Thursday 8 November 2007

Sci-fi world draws a familiar picture

Ballarat Courier
Monday 5/11/2007 Page: 10

THE revelation at the heart of Hollywood's The Matrix was that "ordinary life" was in fact a vast computer simulation, keeping humanity in a state of denial. In the film the human race was a vast supply of energy cocoons, pumping out the electricity humans naturally create to feed the insatiable power requirements of a malign machine based empire.

Far fetched sci-fi? Perhaps it's a metaphor of our current world, where humans have become blissfully dependent on the machines we have created and the vast amounts of power to run then.

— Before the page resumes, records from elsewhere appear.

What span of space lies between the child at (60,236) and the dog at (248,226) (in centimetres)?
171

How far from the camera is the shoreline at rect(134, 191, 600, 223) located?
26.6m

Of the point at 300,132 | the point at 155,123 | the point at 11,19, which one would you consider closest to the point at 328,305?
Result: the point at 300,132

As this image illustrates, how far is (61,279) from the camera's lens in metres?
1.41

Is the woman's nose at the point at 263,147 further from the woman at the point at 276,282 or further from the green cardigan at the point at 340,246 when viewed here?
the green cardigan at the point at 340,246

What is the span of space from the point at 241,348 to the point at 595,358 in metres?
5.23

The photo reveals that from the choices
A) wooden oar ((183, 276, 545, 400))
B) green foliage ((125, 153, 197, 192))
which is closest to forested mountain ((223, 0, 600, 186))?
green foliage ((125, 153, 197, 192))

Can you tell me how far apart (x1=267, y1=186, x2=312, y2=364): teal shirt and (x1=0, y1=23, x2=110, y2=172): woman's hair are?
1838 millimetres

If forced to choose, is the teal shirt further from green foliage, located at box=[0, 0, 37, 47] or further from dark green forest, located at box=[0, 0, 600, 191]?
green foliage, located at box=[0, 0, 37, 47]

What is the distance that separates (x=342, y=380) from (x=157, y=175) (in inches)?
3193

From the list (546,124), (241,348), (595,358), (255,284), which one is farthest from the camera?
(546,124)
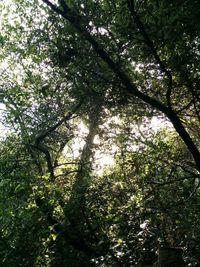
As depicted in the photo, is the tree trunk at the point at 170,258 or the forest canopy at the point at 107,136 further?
the forest canopy at the point at 107,136

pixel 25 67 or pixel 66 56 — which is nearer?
pixel 66 56

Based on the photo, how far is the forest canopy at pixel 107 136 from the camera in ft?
22.1

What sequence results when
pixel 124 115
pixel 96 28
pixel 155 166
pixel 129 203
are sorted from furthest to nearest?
pixel 124 115, pixel 155 166, pixel 129 203, pixel 96 28

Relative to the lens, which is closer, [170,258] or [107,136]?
[170,258]

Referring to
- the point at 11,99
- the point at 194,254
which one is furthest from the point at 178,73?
the point at 11,99

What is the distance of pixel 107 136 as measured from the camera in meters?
10.7

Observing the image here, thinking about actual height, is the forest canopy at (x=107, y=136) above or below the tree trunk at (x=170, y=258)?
above

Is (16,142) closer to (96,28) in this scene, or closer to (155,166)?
(155,166)

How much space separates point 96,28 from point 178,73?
2.04 m

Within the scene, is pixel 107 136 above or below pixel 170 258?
above

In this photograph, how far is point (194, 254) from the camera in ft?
22.0

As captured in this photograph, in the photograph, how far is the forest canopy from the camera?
673 cm

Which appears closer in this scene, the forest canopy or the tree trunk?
the tree trunk

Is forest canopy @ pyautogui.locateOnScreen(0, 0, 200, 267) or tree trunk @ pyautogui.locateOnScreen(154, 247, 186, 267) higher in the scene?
forest canopy @ pyautogui.locateOnScreen(0, 0, 200, 267)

In The Matrix as in our real world, energy is the key currency and the key question is: "What should be its source?" Nearly all forms of energy on earth that we use - wind, petroleum or the energy it takes to floss your teeth, ultimately cone from the sun.

The earth receives 342 watts per square metre a year, while the world's energy consumption is 0.03 watts. Clearly, there are several Himalayas' worth of natural energy we're not using. Humans, however, have become fixated on one form of the sun's energy: fossilised sunlight in the form of coal. It's cheap, easy to find and plentiful. Which is important, because we are using a whole truckload more of the stuff. The average rate of energy use per person in hunter-gatherer society was two units. Joe Contemporary uses 100 units.

Unfortunately, coal is not very efficient. Transmission line and heat losses mean we only use 29 per cent of the original energy in a lump of coal. The other 71 per cent of "dead energy" is heading out past Venus right now. Gee. And to think I was smacked for wasting my veggies. The energy within coal is released when burnt, but it's not the only thing released. Lurking in every lump of coal is carbon. We are releasing quantities of CO2 that took millions of years to sequester. Outcome: hotter.

But do the alternatives to fossil fuelss stack up? Wind doesn't always blow on turbines and the sun doesn't always shine on solar collectors. Is renewable energy too unreliable to supply power to the electricity grid? Not according to Dr Mark Diesendorf, senior lecturer at UNSW. He's a man with a plan, and he's shown how a mix of energy efficiency, renewable energy and gas-fired turbines (gas contains far fewer emissions than coal) can bring home the electricity bacon.

And it's no lab coated boffin fantasy, either. Denmark will produce 25 per cent of electrical consumption from wind in 2008, with half of these turbines owned by local cooperatives. In Australia, we have 563 wind turbines. Germany, (roughly Tasmania's size), has 19,024 installed turbines, reducing CO2 by over 24 million tonnes.

Dr Mark Diesendorf will be speaking at 6pm on Thursday at the University of Ballarat.